Records from a collection:
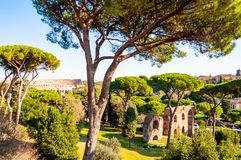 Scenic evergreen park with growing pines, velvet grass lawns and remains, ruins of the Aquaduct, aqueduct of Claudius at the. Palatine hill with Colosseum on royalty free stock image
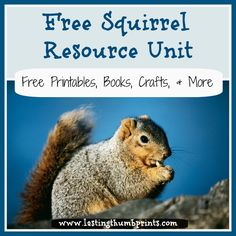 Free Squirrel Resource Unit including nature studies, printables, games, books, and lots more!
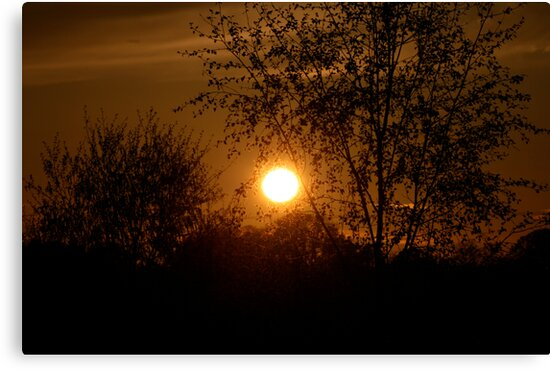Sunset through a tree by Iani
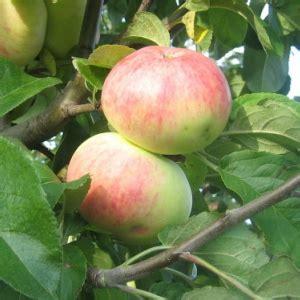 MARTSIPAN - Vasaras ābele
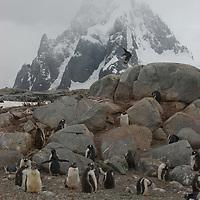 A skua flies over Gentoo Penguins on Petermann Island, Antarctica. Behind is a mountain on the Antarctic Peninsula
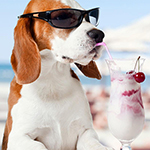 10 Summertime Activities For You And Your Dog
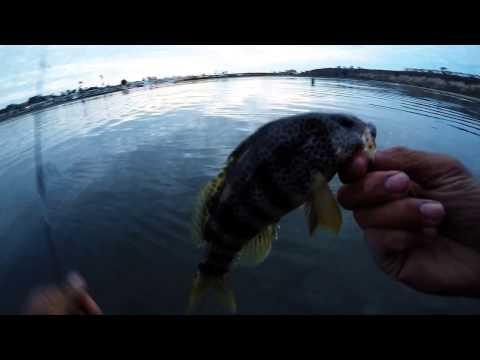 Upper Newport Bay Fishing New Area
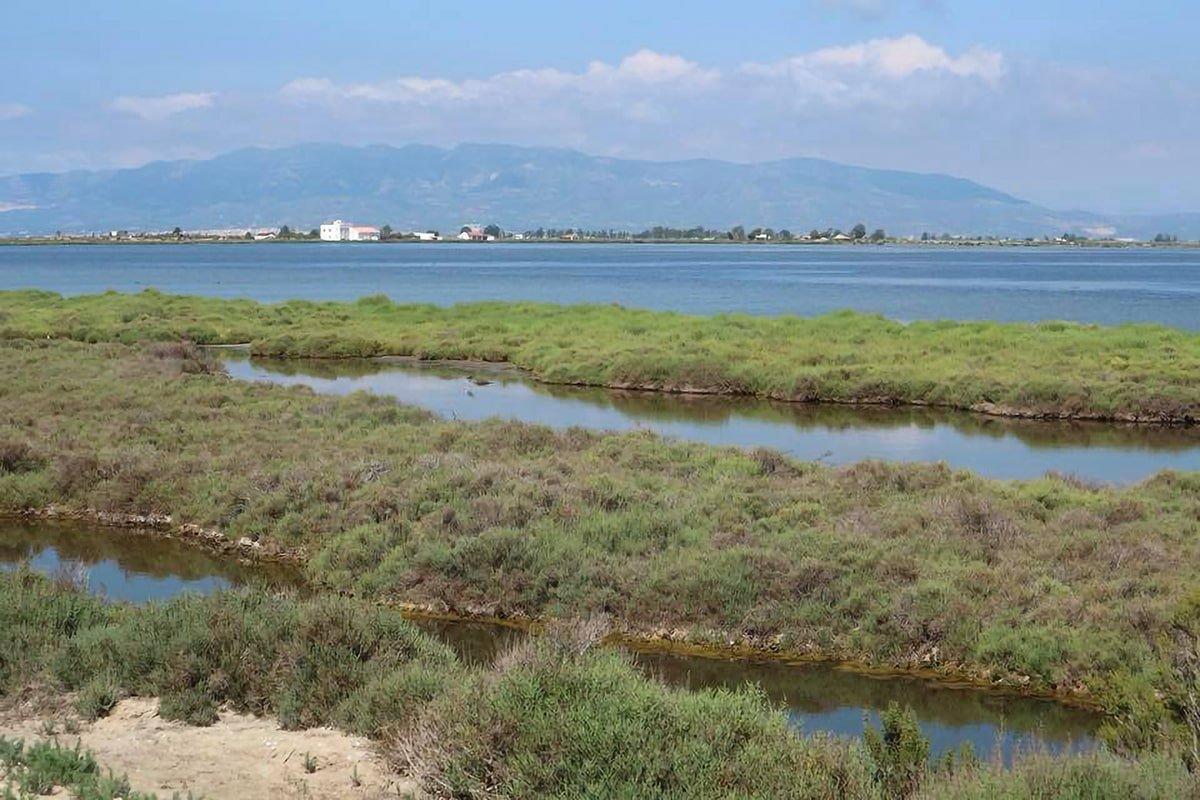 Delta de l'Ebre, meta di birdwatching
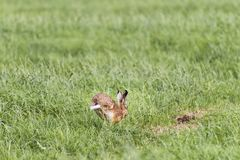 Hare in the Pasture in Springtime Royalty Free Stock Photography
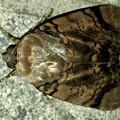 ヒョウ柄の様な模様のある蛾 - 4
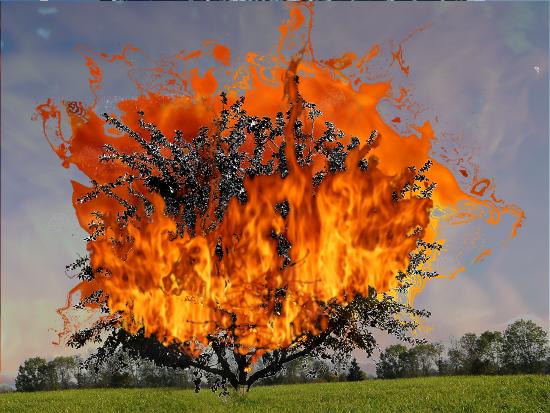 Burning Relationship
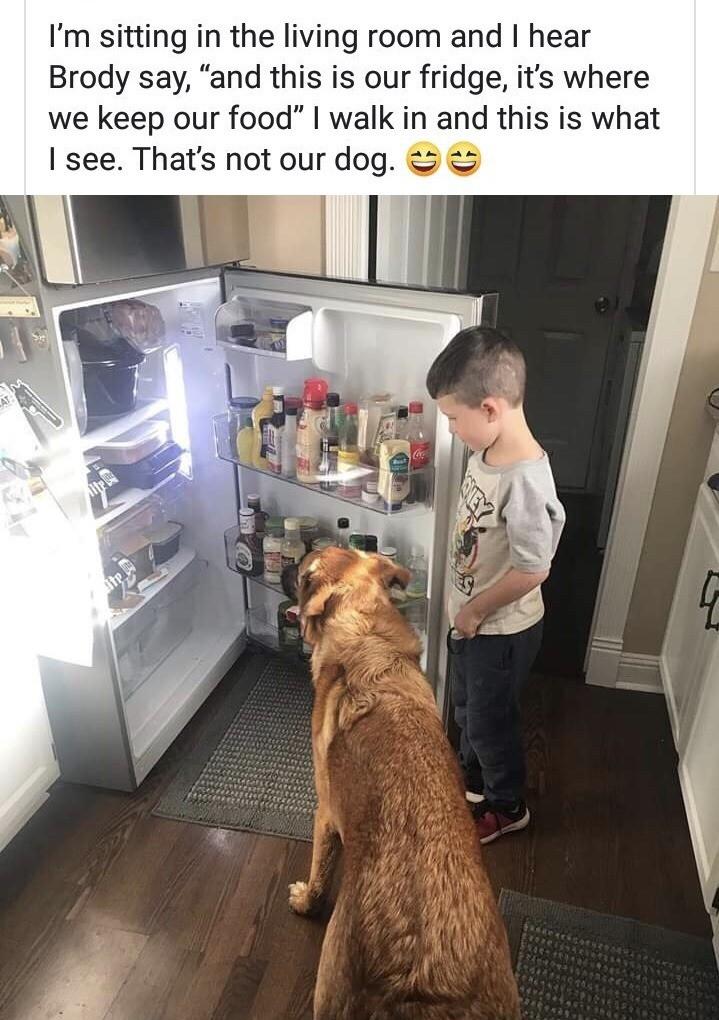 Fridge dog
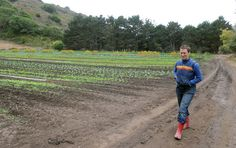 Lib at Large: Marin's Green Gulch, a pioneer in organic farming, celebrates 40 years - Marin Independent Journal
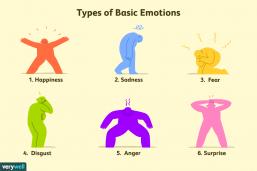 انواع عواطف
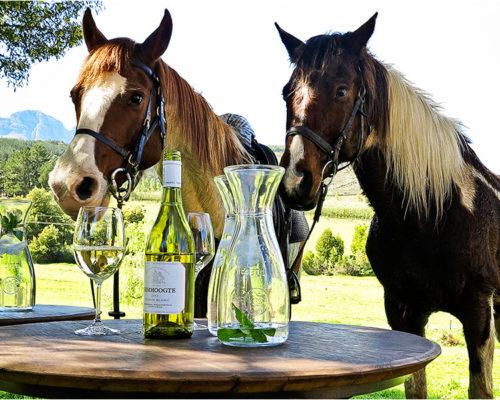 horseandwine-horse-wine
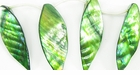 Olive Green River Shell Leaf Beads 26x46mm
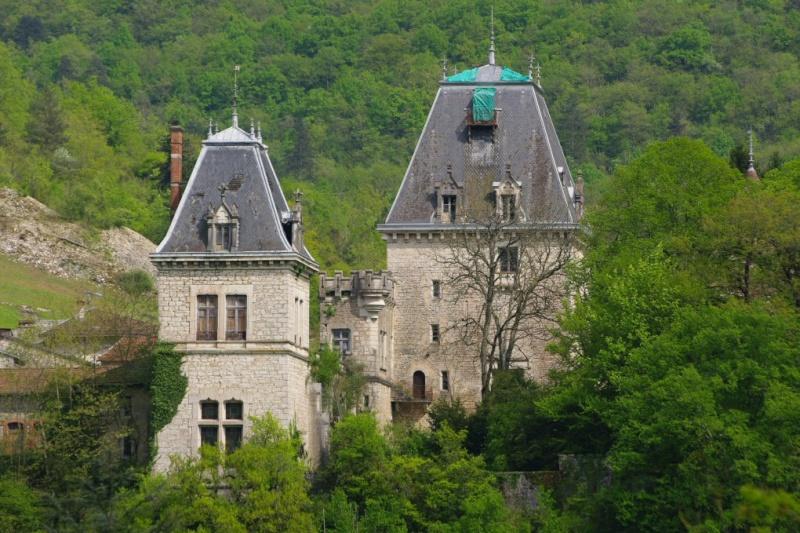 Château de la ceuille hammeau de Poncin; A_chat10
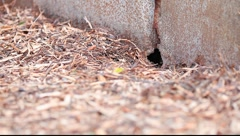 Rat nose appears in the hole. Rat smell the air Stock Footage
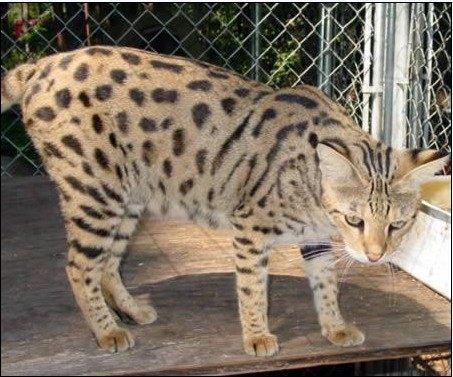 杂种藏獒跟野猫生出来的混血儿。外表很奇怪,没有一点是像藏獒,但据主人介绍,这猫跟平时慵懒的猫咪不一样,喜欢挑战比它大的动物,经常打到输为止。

__PROBLEM REQUIREMENTS__
In the records above, find the line that contains "10 Summertime Activities" and repeat exactly that line and all lines after it to the end. Do not include pictures.

__OUTPUT FOR THIS EXERCISE__
 10 Summertime Activities For You And Your Dog
 Upper Newport Bay Fishing New Area
 Delta de l'Ebre, meta di birdwatching
 Hare in the Pasture in Springtime Royalty Free Stock Photography
 ヒョウ柄の様な模様のある蛾 - 4
 Burning Relationship
 Fridge dog
 Lib at Large: Marin's Green Gulch, a pioneer in organic farming, celebrates 40 years - Marin Independent Journal
 انواع عواطف
 horseandwine-horse-wine
 Olive Green River Shell Leaf Beads 26x46mm
 Château de la ceuille hammeau de Poncin; A_chat10
 Rat nose appears in the hole. Rat smell the air Stock Footage
 杂种藏獒跟野猫生出来的混血儿。外表很奇怪,没有一点是像藏獒,但据主人介绍,这猫跟平时慵懒的猫咪不一样,喜欢挑战比它大的动物,经常打到输为止。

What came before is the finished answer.